What’s a Little Alcohol Taboo Between Friends?
Kasiri in French Guiana
Our five-month stay in French Guiana was coming to an end, and there was still one more visit we had to make before flying home. My girlfriend Johanna had formed a bond with an indigenous Palikur family from Norino. She would spend long afternoons with them, learning traditional basketwork. Once, she even brought some armadillo meat home.
We met with Jean; his wife, Rosania; and Sarah, one of their daughters, under the wooden shelter where women would make the baskets they would later sell to tourists. But this time, instead of eating there by the fire, we followed them to their home a few hundred yards away. We sat at the plastic table, surrounded by the whole family. We alone were eating: everyone else had eaten before we arrived. As lunch came to an end, Jean opened the huge chest fridge, one of the only pieces of furniture in the room, and took out a plastic soda bottle filled with a milky, grayish liquid: kasiri, he said.

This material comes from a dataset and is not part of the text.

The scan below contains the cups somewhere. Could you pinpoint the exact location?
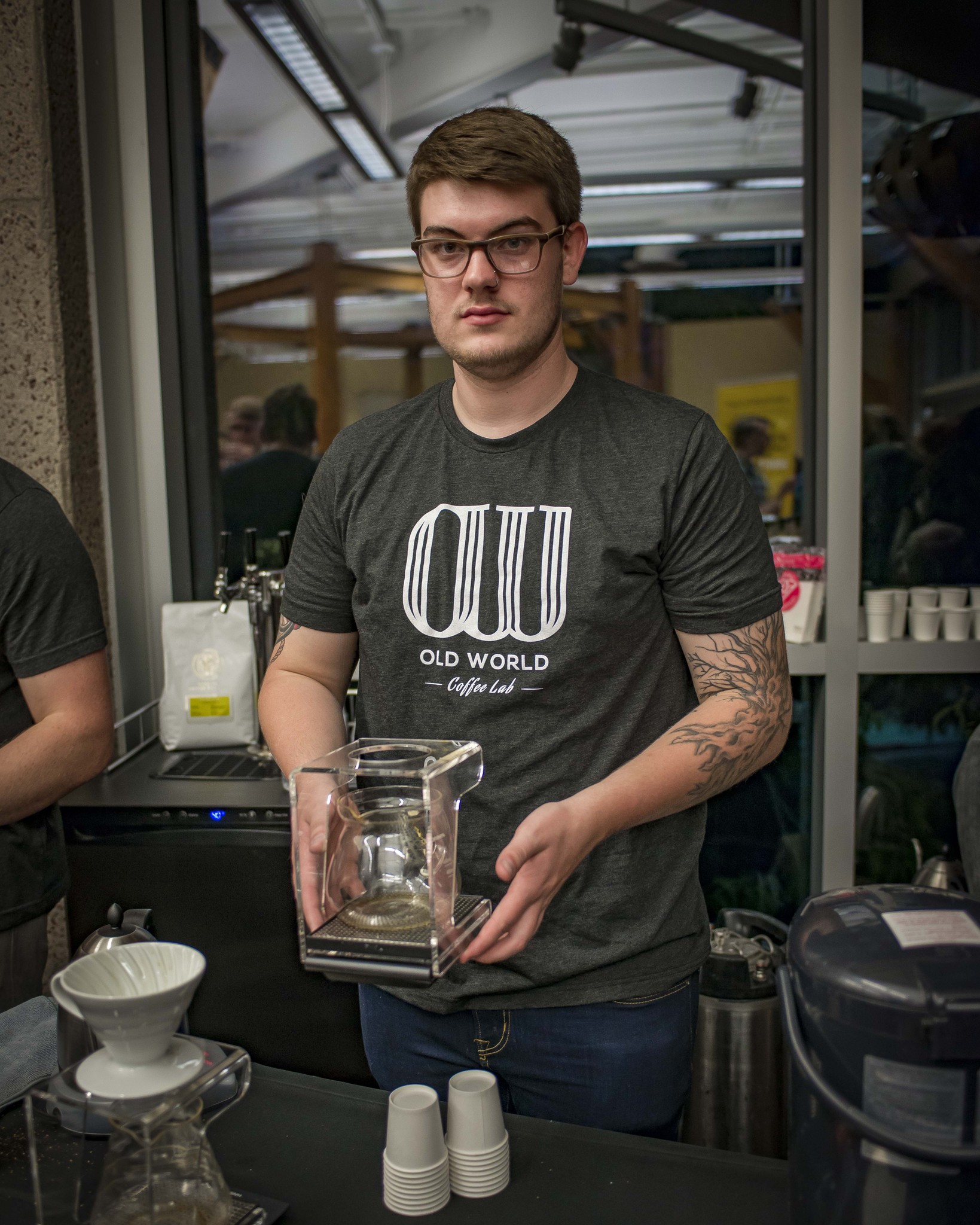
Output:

We had only seen kasiri, commonly described as Amerindian beer, on two occasions: at the Kali’na games, a gathering celebrating Amerindian culture, and on our way to Trois-Sauts, a remote village a two-day boat-trip away from the closest road. At the Kali’na games, the kasiri was bright pink, very sour, smoky and slightly sparkling; a delight, frankly. On the second occasion, the skippers on the boat were drinking it and I was not offered any.
We asked Jean where his kasiri came from. We knew that most of the village’s inhabitants had given up their traditional beliefs about 20 years earlier and had embraced Evangelicalism, which forbids alcohol. Jean told us that, knowing we would be keen on trying it, he had bought a bottle from a neighbor. He poured some into our glasses and into his own. The three of us shared a drink, and then it was time to leave. Rosania had made us seed jewelry, and Jean had us try on the feather crown he once wore as the village’s chief. Those items, too, were taboo under their new faith, but fortunately, the desire to share a good time with new friends was stronger.